* [課題の指示]
[1] 発熱の原因を扱った本文で、熱源検索に役立つものとして挙げられているのは何ですか。
[2] 発熱の原因を扱った本文のうち、「発熱の原因は、肺炎なのでしょ」を含む語句で始まり「そして、こんな時に、熱源検索に役立つのが、「8つのD」です。」で終わる部分を、一字一句違えずに書き写してください。
[3] 発熱の原因を扱った本文の続きを、最後に示された箇所の後から書き進めてください。

* [本文]
"""
発熱の原因は、肺炎なのでしょうか?例えば、尿道カテーテルが入っていて、尿路感染症かもしれません。点滴刺入部のところが発赤していて、点滴ラインからの感染かもしてません。もしかしたら、患者さんの膝が発赤して、熱感を持っていて、偽痛風の発作かもしれません。
つまり、他の感染巣を検索する必要があるのです。最低でも、患者さんを診察して、血液培養をとって、新たな異常所見がないか確認しましょう。
そして、こんな時に、熱源検索に役立つのが、「8つのD」です。
・Device(デバイス)
・CD(CD腸炎)
・CPPD または Pseudogout(ピロリン酸カルシウム結晶沈着症 または 偽痛風)
・DVT(深部静脈血栓症)
"""
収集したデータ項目
"""
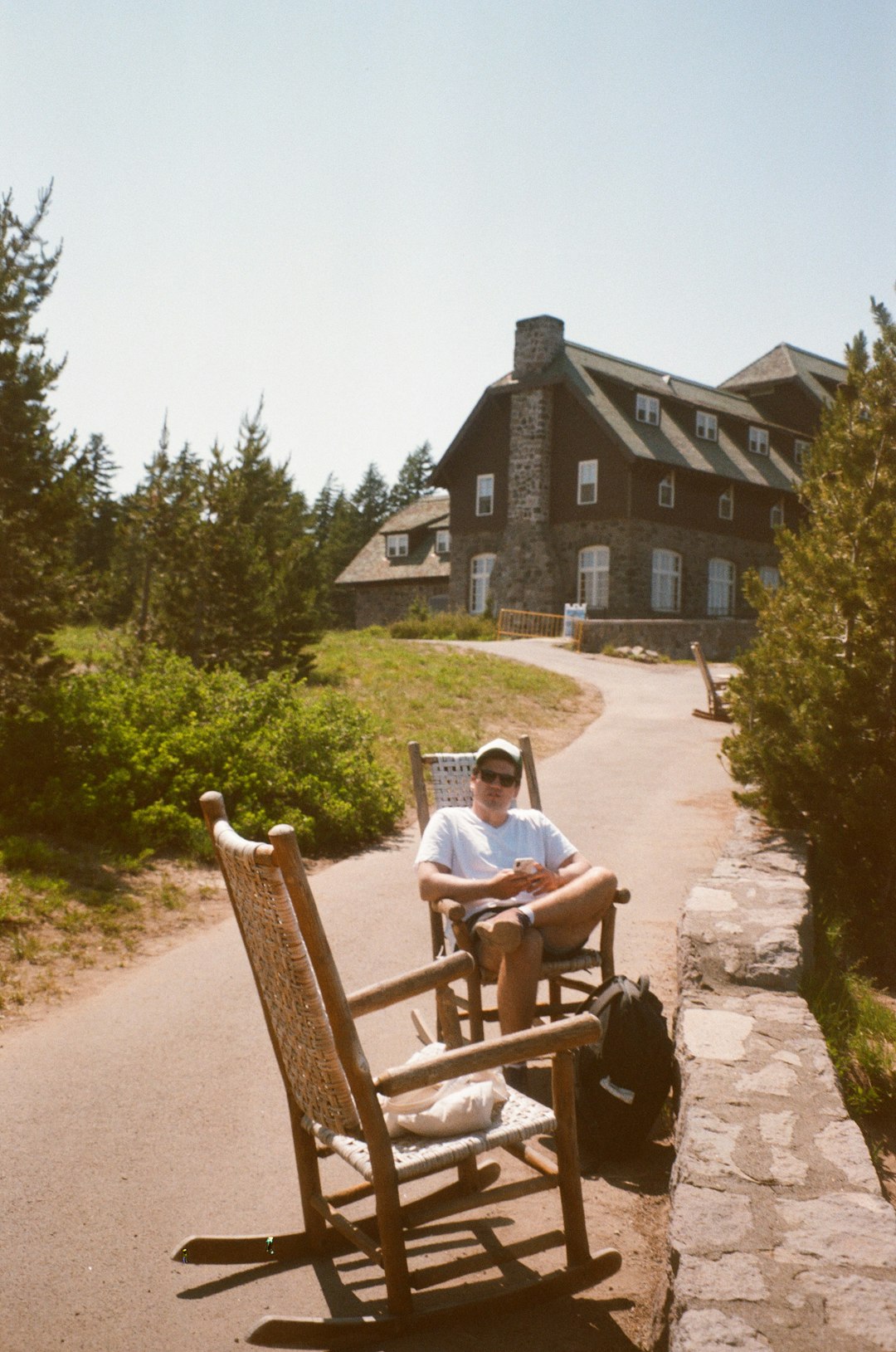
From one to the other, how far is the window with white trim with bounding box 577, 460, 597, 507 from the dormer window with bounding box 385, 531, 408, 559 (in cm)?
1296

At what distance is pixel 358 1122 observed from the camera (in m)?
2.96

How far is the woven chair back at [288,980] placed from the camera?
2.86m

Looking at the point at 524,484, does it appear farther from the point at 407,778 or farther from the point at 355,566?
the point at 407,778

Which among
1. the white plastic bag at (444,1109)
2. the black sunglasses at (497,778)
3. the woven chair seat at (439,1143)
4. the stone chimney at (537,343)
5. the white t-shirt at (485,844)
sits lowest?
the woven chair seat at (439,1143)

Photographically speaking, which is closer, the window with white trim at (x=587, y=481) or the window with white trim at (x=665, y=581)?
the window with white trim at (x=587, y=481)

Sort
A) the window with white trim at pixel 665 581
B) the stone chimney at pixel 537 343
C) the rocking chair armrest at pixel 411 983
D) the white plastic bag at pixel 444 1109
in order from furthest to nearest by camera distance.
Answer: the stone chimney at pixel 537 343 → the window with white trim at pixel 665 581 → the rocking chair armrest at pixel 411 983 → the white plastic bag at pixel 444 1109

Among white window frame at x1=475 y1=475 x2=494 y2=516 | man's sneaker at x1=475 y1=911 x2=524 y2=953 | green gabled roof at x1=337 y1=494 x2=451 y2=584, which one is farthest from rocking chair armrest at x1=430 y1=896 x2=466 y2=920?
green gabled roof at x1=337 y1=494 x2=451 y2=584

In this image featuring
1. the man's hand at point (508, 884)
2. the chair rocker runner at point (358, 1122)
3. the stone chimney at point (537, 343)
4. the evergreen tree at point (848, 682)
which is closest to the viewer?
the chair rocker runner at point (358, 1122)

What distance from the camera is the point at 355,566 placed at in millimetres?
49000

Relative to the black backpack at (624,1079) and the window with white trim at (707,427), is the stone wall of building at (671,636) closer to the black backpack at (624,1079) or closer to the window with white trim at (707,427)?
the window with white trim at (707,427)

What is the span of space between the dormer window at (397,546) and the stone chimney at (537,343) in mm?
11866

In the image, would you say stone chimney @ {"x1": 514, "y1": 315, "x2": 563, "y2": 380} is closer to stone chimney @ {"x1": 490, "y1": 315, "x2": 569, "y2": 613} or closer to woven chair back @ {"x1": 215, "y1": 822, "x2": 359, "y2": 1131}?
stone chimney @ {"x1": 490, "y1": 315, "x2": 569, "y2": 613}

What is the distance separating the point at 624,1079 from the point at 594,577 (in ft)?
107

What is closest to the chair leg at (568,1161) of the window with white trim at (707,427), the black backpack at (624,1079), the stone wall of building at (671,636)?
the black backpack at (624,1079)
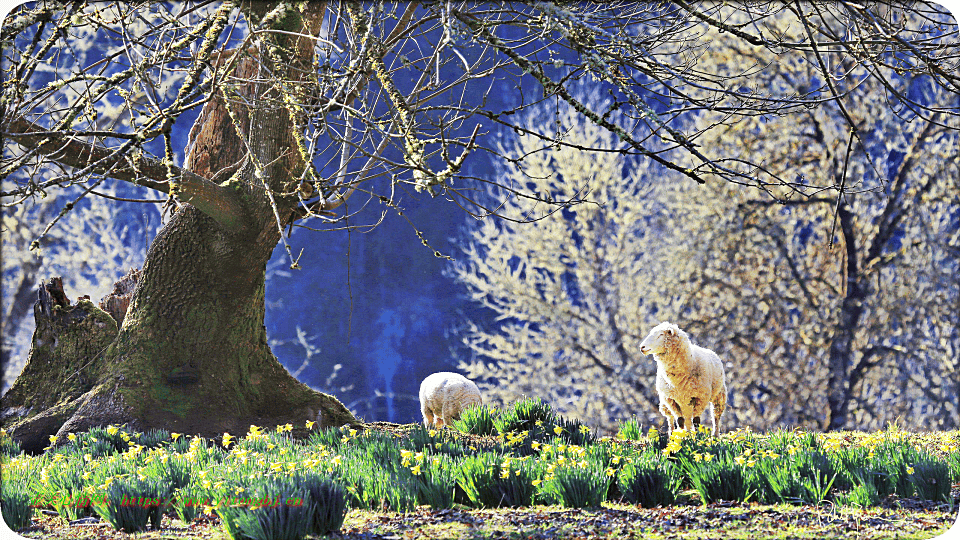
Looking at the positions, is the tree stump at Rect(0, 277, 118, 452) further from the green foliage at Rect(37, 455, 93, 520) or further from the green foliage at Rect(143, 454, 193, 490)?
the green foliage at Rect(143, 454, 193, 490)

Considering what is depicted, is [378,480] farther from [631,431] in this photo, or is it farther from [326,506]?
[631,431]

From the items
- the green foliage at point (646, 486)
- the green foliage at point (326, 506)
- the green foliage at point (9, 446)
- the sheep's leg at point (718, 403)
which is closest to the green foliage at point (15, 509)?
the green foliage at point (326, 506)

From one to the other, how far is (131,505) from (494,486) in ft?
4.46

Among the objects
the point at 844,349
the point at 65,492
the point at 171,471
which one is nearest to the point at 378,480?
the point at 171,471

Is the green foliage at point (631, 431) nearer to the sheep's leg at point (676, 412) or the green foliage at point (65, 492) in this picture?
the sheep's leg at point (676, 412)

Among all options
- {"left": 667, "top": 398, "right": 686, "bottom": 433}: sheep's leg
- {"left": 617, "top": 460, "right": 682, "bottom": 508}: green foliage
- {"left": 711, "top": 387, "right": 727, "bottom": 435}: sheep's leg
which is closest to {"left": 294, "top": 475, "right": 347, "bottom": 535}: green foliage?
{"left": 617, "top": 460, "right": 682, "bottom": 508}: green foliage

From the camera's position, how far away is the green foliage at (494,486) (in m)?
2.80

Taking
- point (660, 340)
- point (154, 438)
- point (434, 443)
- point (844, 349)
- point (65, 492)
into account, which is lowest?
point (65, 492)

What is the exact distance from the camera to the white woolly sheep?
549 centimetres

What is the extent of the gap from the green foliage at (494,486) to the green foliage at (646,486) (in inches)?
14.6

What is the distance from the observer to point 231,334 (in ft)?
17.4

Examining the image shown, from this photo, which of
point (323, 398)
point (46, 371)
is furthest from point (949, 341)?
point (46, 371)

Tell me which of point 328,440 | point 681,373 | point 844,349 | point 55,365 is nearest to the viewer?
point 328,440

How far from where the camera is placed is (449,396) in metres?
5.50
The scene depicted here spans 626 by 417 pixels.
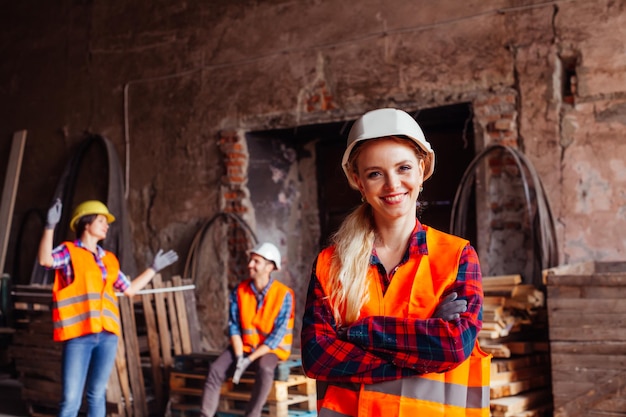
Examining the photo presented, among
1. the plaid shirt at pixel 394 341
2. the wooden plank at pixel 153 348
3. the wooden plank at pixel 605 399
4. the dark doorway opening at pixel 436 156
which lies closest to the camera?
the plaid shirt at pixel 394 341

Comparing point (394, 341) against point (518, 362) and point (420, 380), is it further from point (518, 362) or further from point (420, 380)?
point (518, 362)

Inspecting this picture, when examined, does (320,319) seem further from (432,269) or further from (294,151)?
(294,151)

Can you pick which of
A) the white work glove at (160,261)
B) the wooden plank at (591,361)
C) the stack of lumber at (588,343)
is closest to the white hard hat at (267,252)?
the white work glove at (160,261)

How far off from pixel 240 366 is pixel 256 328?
330 millimetres

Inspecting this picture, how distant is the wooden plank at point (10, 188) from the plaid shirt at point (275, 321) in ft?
12.9

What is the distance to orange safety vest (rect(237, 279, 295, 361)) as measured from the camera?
5883 mm

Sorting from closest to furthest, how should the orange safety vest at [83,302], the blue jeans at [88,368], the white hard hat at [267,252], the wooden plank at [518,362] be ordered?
the blue jeans at [88,368] < the orange safety vest at [83,302] < the wooden plank at [518,362] < the white hard hat at [267,252]

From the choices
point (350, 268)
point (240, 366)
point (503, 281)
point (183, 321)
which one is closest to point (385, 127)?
point (350, 268)

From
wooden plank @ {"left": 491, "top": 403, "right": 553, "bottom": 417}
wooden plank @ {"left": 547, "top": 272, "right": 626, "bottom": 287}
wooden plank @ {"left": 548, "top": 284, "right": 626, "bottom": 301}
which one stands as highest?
wooden plank @ {"left": 547, "top": 272, "right": 626, "bottom": 287}

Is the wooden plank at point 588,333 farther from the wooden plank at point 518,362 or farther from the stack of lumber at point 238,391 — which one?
the stack of lumber at point 238,391

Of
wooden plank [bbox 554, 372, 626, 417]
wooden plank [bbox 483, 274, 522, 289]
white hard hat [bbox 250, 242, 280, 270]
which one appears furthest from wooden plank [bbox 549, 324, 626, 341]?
white hard hat [bbox 250, 242, 280, 270]

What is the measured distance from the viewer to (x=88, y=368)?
17.4 feet

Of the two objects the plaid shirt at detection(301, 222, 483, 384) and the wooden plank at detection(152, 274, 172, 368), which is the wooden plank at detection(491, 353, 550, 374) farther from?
the plaid shirt at detection(301, 222, 483, 384)

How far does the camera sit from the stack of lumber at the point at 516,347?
515 cm
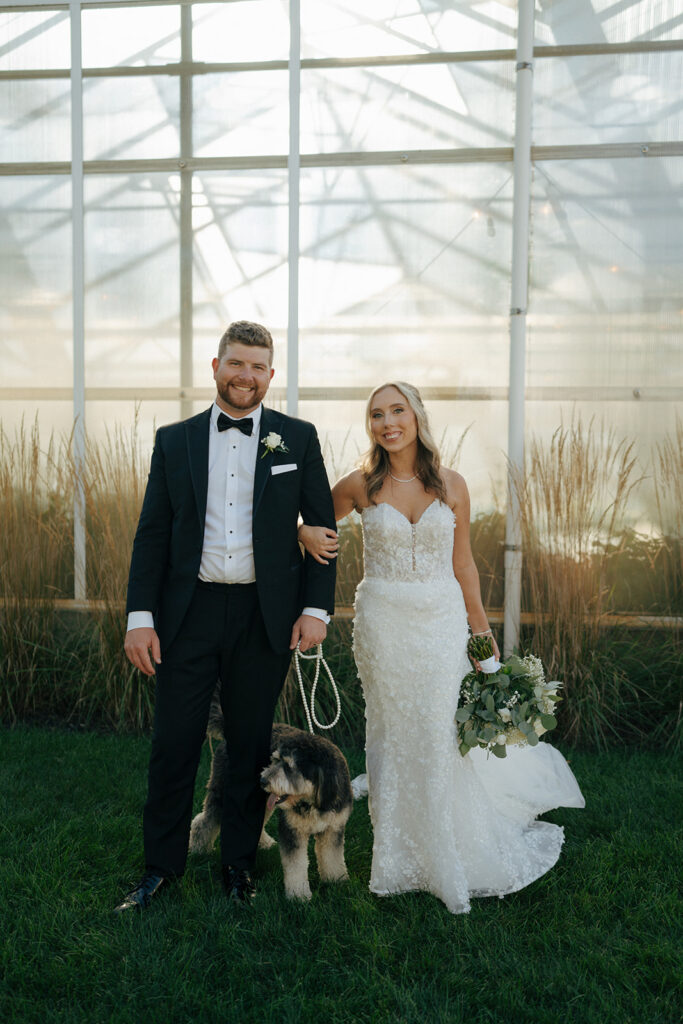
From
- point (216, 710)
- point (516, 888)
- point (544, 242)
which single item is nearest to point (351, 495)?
point (216, 710)

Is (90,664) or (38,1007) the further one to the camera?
(90,664)

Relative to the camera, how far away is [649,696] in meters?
4.51

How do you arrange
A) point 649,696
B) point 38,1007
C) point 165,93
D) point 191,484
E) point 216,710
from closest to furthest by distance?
point 38,1007 < point 191,484 < point 216,710 < point 649,696 < point 165,93

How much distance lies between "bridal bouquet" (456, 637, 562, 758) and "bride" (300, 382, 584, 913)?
59 millimetres

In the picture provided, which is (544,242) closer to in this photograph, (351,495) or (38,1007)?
(351,495)

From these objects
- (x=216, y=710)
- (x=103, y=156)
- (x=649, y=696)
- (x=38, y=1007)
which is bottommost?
(x=38, y=1007)

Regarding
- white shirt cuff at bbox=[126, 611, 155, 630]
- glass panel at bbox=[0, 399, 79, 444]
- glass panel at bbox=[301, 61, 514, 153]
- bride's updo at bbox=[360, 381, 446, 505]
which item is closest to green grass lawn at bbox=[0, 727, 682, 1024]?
white shirt cuff at bbox=[126, 611, 155, 630]

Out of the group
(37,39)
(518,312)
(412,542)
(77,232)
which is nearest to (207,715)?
(412,542)

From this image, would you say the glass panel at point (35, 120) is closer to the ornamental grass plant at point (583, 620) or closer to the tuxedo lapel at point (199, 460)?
the tuxedo lapel at point (199, 460)

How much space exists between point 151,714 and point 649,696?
2750 mm

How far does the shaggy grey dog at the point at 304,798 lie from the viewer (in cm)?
268

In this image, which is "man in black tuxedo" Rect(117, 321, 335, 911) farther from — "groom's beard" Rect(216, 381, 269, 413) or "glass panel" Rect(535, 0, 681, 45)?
"glass panel" Rect(535, 0, 681, 45)

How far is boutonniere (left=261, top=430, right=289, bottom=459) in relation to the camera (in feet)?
9.16

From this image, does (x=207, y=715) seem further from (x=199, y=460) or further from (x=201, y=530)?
(x=199, y=460)
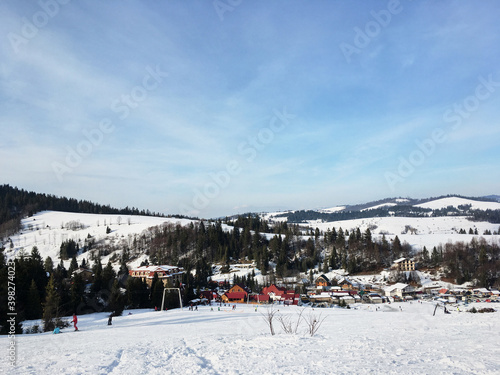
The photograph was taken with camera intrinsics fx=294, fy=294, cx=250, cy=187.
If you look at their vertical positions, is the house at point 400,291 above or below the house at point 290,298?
below

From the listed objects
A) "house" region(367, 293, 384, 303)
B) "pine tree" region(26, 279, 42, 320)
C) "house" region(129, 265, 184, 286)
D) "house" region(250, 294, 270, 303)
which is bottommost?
"house" region(367, 293, 384, 303)

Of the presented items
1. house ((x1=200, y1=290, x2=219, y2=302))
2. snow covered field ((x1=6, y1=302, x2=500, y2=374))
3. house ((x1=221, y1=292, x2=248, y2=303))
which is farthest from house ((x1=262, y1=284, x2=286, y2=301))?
snow covered field ((x1=6, y1=302, x2=500, y2=374))

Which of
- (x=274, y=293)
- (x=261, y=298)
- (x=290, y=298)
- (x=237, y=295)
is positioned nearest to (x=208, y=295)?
(x=237, y=295)

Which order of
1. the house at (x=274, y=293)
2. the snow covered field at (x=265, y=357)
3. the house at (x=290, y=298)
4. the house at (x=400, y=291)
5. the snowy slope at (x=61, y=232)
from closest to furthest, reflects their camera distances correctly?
the snow covered field at (x=265, y=357), the house at (x=290, y=298), the house at (x=274, y=293), the house at (x=400, y=291), the snowy slope at (x=61, y=232)

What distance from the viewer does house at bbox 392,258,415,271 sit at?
85700 millimetres

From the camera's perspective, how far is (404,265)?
86.6 meters

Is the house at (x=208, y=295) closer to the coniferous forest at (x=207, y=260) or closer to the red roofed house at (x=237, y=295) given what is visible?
the coniferous forest at (x=207, y=260)

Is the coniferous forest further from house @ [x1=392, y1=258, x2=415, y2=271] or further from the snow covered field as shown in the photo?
the snow covered field

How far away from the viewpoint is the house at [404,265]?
85700mm

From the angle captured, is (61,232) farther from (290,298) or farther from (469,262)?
(469,262)

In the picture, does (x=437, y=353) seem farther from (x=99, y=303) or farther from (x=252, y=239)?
(x=252, y=239)

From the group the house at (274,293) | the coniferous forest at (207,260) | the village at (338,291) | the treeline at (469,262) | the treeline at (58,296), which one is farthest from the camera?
the treeline at (469,262)

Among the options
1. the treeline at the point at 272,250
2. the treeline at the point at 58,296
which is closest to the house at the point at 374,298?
the treeline at the point at 272,250

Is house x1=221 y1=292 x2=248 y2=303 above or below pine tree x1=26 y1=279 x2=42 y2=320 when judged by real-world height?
below
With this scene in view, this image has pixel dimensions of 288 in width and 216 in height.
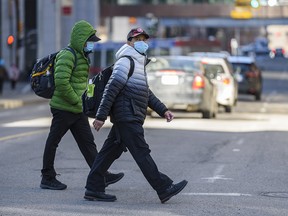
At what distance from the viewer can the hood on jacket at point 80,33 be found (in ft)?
39.0

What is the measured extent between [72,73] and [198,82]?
14254 mm

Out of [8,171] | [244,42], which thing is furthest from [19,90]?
[244,42]

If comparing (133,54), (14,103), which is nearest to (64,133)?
(133,54)

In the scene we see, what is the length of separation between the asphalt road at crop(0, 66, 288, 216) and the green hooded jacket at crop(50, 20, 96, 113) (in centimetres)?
100

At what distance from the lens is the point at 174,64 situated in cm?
Answer: 2695

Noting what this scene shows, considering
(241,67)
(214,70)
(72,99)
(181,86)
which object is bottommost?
(241,67)

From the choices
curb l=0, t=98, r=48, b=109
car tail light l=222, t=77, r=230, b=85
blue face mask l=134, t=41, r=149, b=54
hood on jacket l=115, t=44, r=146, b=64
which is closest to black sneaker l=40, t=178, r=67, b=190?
hood on jacket l=115, t=44, r=146, b=64

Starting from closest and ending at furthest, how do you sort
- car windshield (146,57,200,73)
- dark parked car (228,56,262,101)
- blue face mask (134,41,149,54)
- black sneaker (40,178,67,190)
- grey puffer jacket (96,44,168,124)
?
grey puffer jacket (96,44,168,124) → blue face mask (134,41,149,54) → black sneaker (40,178,67,190) → car windshield (146,57,200,73) → dark parked car (228,56,262,101)

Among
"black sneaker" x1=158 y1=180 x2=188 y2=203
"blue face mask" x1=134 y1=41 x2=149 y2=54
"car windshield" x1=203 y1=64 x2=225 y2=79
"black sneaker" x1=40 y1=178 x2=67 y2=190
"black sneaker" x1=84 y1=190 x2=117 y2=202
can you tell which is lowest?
"car windshield" x1=203 y1=64 x2=225 y2=79

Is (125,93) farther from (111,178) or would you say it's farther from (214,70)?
(214,70)

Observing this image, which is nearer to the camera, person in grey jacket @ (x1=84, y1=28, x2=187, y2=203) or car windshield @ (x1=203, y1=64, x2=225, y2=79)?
person in grey jacket @ (x1=84, y1=28, x2=187, y2=203)

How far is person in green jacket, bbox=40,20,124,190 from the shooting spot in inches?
469

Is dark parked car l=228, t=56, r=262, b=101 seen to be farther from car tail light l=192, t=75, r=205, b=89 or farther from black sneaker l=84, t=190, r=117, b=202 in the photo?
Result: black sneaker l=84, t=190, r=117, b=202

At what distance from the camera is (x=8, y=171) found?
14148mm
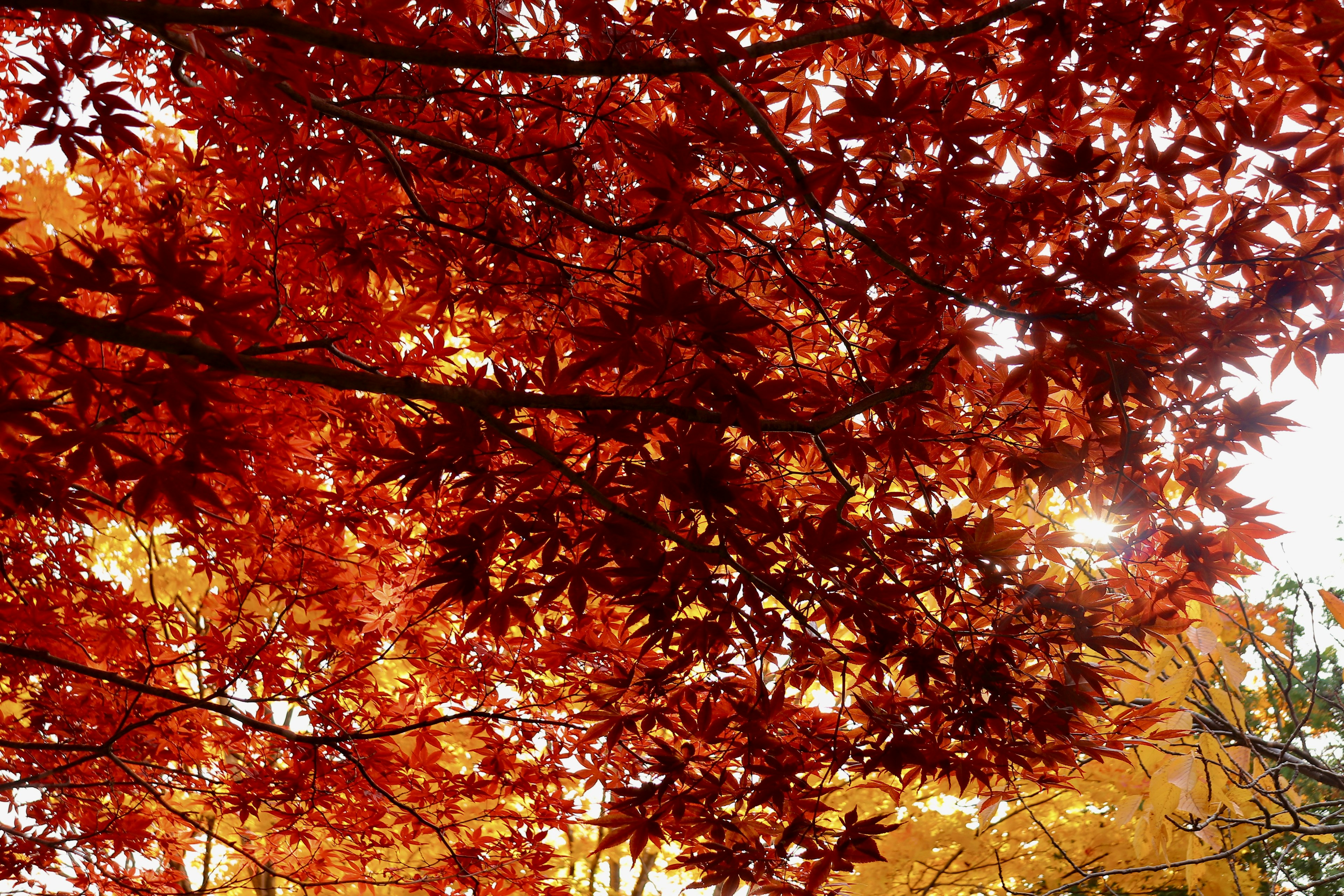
"""
* [解答]
[1] 「8つのD」です。

[2]
発熱の原因は、肺炎なのでしょうか?例えば、尿道カテーテルが入っていて、尿路感染症かもしれません。点滴刺入部のところが発赤していて、点滴ラインからの感染かもしてません。もしかしたら、患者さんの膝が発赤して、熱感を持っていて、偽痛風の発作かもしれません。
つまり、他の感染巣を検索する必要があるのです。最低でも、患者さんを診察して、血液培養をとって、新たな異常所見がないか確認しましょう。
そして、こんな時に、熱源検索に役立つのが、「8つのD」です。

[3]
・Drug(薬剤)
・Decuvitus(褥瘡)
・GB Debris(絶食による無石性胆泥)
・Deep abscess(深在性膿瘍)
以前に、徳田先生から7Dと教わりましたが、当院では最後のDeep abscessを加えて、「8つのD」で覚えるようにしています。もう少しで治療が終わるとか、退院目前といった患者さんの発熱を見たら、「8つのD」を思い浮かべながら診察をしていきましょう。